Oddly, no one can find any record of the senior council position being publicly advertised. Not for the first time, it is almost as if the bureaucrats running Croydon Council didn’t want anyone, apart from the incumbent, to find out about this prestigious new post.
Paula Murray is Brighton council’s assistant chief executive, at least for now. In April, she began a six-month secondment to Croydon as culture director, a new role that was created just before the Fairfield Halls, the borough’s cultural hub, closes for two years.
The possibility of a new job in Croydon may come as something of a relief to Murray, as meanwhile her role on the south coast is under threat of being downgraded to mere “assistant director” level. The Brighton Argus reported that Murray was “being consulted” about the change of role, which suggests she has been told to like it, or lump it.
Of course, if a better offer came along from Croydon in the meantime…
A Town Hall figure in Croydon have confirmed to Inside Croydon that the recruitment process for the full-time culture director is well underway. “Interviews did take place as we had very good quality applications and some very serious people wanting to come here,” the source said. They were unable, or unwilling, to say how many candidates had been interviewed, or who they were.
The local government recruitment advertising department at the Grauniad newspaper, a first port of call for many local authority employees, has no record of any such position being advertised in the past two months by Croydon Council. We also asked the recruitment ads department at the specialist magazine, the Local Government Chronicle, and they had no record of any such ad being placed by Croydon Council nor anything resembling it being placed by an agency.
Inside Croydon asked Timothy Godfrey, Croydon’s Labour council’s cabinet member for arts, to provide a link to the culture director recruitment advertisement.

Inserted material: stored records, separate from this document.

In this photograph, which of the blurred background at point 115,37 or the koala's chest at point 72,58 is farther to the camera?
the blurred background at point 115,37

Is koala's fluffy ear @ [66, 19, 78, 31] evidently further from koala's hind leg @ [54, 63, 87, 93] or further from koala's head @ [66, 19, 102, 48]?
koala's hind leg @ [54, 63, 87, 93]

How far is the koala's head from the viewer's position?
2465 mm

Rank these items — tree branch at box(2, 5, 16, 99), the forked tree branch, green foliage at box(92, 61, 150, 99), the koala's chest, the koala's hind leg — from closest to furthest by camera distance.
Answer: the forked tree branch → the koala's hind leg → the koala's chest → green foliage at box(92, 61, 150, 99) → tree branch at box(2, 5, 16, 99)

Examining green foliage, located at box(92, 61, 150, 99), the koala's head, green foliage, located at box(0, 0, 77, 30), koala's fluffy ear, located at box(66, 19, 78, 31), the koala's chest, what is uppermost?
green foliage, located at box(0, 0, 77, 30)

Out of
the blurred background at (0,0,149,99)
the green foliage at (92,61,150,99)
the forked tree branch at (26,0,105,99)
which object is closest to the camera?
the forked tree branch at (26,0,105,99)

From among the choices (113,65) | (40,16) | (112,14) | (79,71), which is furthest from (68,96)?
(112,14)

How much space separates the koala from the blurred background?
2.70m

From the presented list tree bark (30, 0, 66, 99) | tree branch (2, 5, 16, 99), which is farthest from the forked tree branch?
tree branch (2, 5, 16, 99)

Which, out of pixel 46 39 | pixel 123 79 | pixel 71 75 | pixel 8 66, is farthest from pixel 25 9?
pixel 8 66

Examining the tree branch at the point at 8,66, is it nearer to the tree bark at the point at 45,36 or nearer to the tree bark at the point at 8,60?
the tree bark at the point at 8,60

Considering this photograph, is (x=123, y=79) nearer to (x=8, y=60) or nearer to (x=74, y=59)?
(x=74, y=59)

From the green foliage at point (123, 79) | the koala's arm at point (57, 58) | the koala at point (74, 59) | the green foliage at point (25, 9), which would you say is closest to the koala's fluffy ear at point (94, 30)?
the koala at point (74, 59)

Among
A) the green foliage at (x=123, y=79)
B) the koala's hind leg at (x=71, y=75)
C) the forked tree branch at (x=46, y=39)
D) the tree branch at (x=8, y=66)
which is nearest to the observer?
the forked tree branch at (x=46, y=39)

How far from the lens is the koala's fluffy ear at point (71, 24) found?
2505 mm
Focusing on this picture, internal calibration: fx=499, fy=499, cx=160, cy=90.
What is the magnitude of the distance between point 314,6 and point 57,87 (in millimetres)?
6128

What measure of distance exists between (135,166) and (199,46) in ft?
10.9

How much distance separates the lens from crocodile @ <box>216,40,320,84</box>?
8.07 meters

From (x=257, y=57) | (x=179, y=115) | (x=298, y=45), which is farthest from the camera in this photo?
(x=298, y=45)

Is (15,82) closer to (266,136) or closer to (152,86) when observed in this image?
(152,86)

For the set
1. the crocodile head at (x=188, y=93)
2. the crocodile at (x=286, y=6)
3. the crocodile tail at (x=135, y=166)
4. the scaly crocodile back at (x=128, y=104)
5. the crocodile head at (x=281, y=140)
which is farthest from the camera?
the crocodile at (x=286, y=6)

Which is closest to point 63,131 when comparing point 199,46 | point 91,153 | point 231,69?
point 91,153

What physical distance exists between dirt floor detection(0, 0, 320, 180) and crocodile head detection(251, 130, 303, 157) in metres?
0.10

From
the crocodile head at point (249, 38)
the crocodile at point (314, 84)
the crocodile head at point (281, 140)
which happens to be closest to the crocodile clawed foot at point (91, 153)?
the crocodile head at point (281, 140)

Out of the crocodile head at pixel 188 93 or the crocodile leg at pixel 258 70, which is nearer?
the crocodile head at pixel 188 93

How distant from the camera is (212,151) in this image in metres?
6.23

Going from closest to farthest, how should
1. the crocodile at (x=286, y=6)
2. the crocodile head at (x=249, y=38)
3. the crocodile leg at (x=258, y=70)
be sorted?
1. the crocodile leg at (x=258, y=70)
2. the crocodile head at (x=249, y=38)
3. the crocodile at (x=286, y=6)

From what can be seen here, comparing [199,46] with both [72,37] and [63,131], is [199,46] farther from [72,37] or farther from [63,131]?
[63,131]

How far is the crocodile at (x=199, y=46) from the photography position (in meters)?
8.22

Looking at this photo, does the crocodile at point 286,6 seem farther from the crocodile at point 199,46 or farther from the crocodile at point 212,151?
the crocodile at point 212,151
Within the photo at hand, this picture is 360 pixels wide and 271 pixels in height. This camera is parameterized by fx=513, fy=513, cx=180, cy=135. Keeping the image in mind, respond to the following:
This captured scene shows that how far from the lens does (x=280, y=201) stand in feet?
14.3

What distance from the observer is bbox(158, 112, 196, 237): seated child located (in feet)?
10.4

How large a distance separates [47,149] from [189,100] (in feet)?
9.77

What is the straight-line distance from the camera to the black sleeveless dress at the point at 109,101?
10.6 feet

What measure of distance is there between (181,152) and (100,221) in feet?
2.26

He has not responded on that point.
He did confirm that a recruitment advertisement had been prepared, however: “I worked on the job description,” he said. “I don’t do adverts,” he added, suggesting that our elected councillors have little hands-on oversight of the recruitment process even for the most senior of appointments.
According to the Brighton local paper, Murray and four other senior council officials – on salaries from £45,000 to £118,000 – could face having their posts re-defined or made redundant from January next year.
“We are reducing top-level management, not increasing it, and we are saving almost £2million over the next three years in management costs overall,” the leader of Brighton council has said, suggesting a different approach to that being adopted in Fisher’s Folly, Croydon Council’s offices.